Naret Nkere self help group

HFAW Supports Naret-Nkera Self Help Women’s Group in Maasai, Loitoktok
Background: This project started in 2006 and was officially registered with social services in Kenya in 2007. The Maasai are cattle herders and their livelihood revolves around the cows and crops. Culturally, Maasai women do not own property, namely cows, goats, sheep or land - which is the source of wealth as defined by their community. The project started as a means to fight the marginalization of women in the Maasai community.

Under the guidance of the Episcopal Church of Africa, Diocese of Mt. Kilimanjaro, women were able to raise funds through working on their husband’s land or renting pieces of land on which they planted crops for sale. They would then also use revenue from the sale of the crops for the education of their children; a responsibility which has been abandoned by their husbands. The crop was also shared among them as means of food security. The project goal today is to fight marginalization to elevate these women to own and raise steers for sale and heifers for milk in order to raise the living standard of women, men children and the entire community. The Maasai women’s goal is to be less dependent of their husbands through property ownership.
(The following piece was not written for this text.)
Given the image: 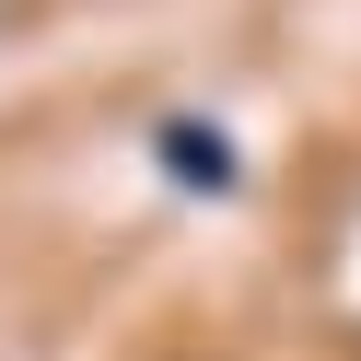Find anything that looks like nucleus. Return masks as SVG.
<instances>
[{"mask_svg":"<svg viewBox=\"0 0 361 361\" xmlns=\"http://www.w3.org/2000/svg\"><path fill=\"white\" fill-rule=\"evenodd\" d=\"M164 164H175V187H233V140H221V128H198V117H175L164 128Z\"/></svg>","mask_w":361,"mask_h":361,"instance_id":"f257e3e1","label":"nucleus"}]
</instances>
The project is designed to help raise the living standard of women and the family as well as the personal empowerment of women. The Maasai community like other pastoralist groups in Kenya lost over 98% of their livestock due to 2009-2010 drought and famine.  The community is still suffering from the effects of this huge loss. To get through the loss, the group reverted to helping the members by small contributions every month on a rotational basis for food and other living essentials.
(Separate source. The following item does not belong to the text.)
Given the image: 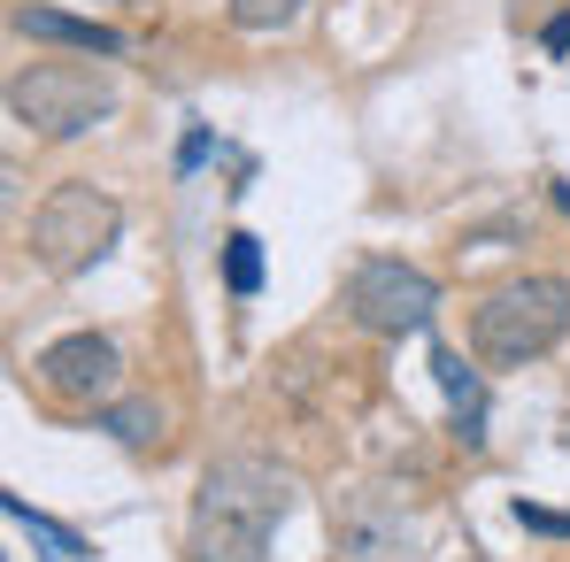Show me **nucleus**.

During the 2009 -2010 famine and drought the project managed to solicit funds from well-wishers which enabled it to provide food for its members for 3 months. In spite of the fact that drought and famine still continually threaten the community, the group is still intact and working to achieve the very objectives of the project. The group’s resilience and ability to not give up is a very real, very important achievement.
In 2012 HFAW worked with an individual donor to donate 10 goats to the Maasai women.
Goals & Objectives:

  • To empower its members (women) to own property beginning with one goat
  • To sensitize women about their rights and on their role in the development agenda of the community
  • To find easy access to water
  • To ensure food in every members’ house
  • To bring women into the money economy through owning permanent assets such as land
  • To encourage members to strategize for adult literacy classes

Current Resources:

  1. Financial Resources – There is a monthly contribution of $1.50 or ksh. 150 per member. One dollar (Ksh. 100.00) is shared among members in groups and $.50 or Ksh50.00 is deposited in the group fund as a saving.
  2. Human Resources – The project consists of 150 members
  3. Current Need: These group of women have an ambition to rear dairy goats and camels to provide milk for their families as well as enable them to sell for purpose of economic empowerment.

Maasai women live in an extreme dry land. Due to unpredictable climate women cannot rely on the rains for farming. Digging of wells and/or boreholes will save women and girl children from walking long distances to fetch water from oasis. Many girls cannot consistently go to school due to lack of water, as they have to help their mothers find water.